I wonder what changes will happen between now and the time my kids become parents, and what practices I will be appalled at :)

It's crazy how quickly recommendations can change in the medical field. I wonder what we're doing now that our kids will look back on with mortification.

My mother-in-law was told to (and did) use benzoin on her nipples. She said she was told that it would help to keep them from cracking but that it was really painful. My husband, a PA, laughed and said sarcastically, "No kidding!" She still can't believe that I nursed Maeve until almost 26 months and that I'm still nursing Gwyn at 13.5 months. She said that as soon as my husband bit her (with no teeth, mind you) she put him on the bottle.

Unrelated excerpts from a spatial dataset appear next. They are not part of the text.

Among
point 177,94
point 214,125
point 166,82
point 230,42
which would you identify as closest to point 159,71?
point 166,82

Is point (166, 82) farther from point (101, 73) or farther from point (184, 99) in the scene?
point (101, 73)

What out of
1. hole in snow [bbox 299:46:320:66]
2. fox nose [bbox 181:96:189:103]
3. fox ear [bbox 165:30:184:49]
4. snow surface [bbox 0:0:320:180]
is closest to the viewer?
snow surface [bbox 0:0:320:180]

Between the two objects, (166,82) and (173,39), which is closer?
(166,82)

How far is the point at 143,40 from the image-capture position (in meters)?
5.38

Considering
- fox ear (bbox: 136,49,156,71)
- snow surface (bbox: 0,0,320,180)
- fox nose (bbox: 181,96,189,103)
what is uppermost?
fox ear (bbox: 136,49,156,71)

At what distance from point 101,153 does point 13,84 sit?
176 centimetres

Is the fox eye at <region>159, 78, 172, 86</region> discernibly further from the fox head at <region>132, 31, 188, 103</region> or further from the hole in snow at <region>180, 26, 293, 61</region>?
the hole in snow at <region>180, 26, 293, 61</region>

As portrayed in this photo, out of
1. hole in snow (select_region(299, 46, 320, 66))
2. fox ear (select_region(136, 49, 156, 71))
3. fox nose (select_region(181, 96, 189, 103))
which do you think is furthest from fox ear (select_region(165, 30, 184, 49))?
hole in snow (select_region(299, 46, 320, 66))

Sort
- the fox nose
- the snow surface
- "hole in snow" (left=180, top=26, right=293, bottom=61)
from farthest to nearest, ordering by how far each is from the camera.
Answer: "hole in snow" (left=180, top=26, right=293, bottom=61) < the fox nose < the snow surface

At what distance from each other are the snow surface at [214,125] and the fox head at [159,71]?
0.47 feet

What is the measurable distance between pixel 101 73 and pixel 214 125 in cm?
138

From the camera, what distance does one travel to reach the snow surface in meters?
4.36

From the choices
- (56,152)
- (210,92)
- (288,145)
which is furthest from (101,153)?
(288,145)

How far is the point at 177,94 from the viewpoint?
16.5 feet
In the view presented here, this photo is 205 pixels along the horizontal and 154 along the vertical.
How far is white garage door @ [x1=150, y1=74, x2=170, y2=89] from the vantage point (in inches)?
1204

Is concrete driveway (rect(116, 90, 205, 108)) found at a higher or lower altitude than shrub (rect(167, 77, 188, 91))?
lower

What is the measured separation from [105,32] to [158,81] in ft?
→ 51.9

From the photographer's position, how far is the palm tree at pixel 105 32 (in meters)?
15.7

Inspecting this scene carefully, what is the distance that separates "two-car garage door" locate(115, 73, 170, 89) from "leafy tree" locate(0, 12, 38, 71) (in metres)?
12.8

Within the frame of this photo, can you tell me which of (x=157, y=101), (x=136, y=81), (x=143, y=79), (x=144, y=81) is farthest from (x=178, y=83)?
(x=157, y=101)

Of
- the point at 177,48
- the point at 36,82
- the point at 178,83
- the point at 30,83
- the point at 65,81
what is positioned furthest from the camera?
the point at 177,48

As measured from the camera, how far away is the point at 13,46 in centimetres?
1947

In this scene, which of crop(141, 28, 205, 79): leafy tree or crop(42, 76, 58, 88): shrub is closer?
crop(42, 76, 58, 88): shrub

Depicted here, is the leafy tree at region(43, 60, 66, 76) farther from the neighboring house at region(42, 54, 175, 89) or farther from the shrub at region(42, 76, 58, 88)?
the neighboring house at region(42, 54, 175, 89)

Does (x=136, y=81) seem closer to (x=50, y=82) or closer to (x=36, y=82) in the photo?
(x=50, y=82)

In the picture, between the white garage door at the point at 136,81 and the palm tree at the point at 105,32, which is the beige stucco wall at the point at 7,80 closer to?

I clicked on the document you showed, and was laughing when it said, "Actually, newborn babies require surprisingly little attention." Unless newborn babies have somehow completely morphed in the last 30 years, this could not possibly have been true. You kind of have to feel for the poor parents who set up for a fall with this advice.

Oh, and I just love our grandparents, the playpen generation. When I was chasing my 10-month-old all over the house over the holidays, my grandmother actually suggested I just throw him in the playpen so we could all just watch him play in there. Then she acted like I was somehow spoiling him when I told her he wasn't going to like that idea.

Advice like this is what keeps me sane when I read the new advice in parenting magazines and listen to the latest medical news. There's always someone saying something is bad for you that a few years later is rescinded or reversed completely. So, it's easier for me to keep doing what seems right and natural for our family (whether it be breastfeeding for over a year or trying to switch to organic foods) without going crazy if it just doesn't work out the way we imagine.

I was always impressed my mother even tried to breastfeed any of us (just my youngest sister) because no one was there to show her how. Her mother had thirteen babies, and only breastfed a few of them for a few weeks.

wow that's some really interesting and awful advice.

Oh my gosh! That's amazing. I guess it really does show you how "far" we've come...or really, how far BACK we've had to go to get away from this really horrid advice. When did they know it all - the 1800's??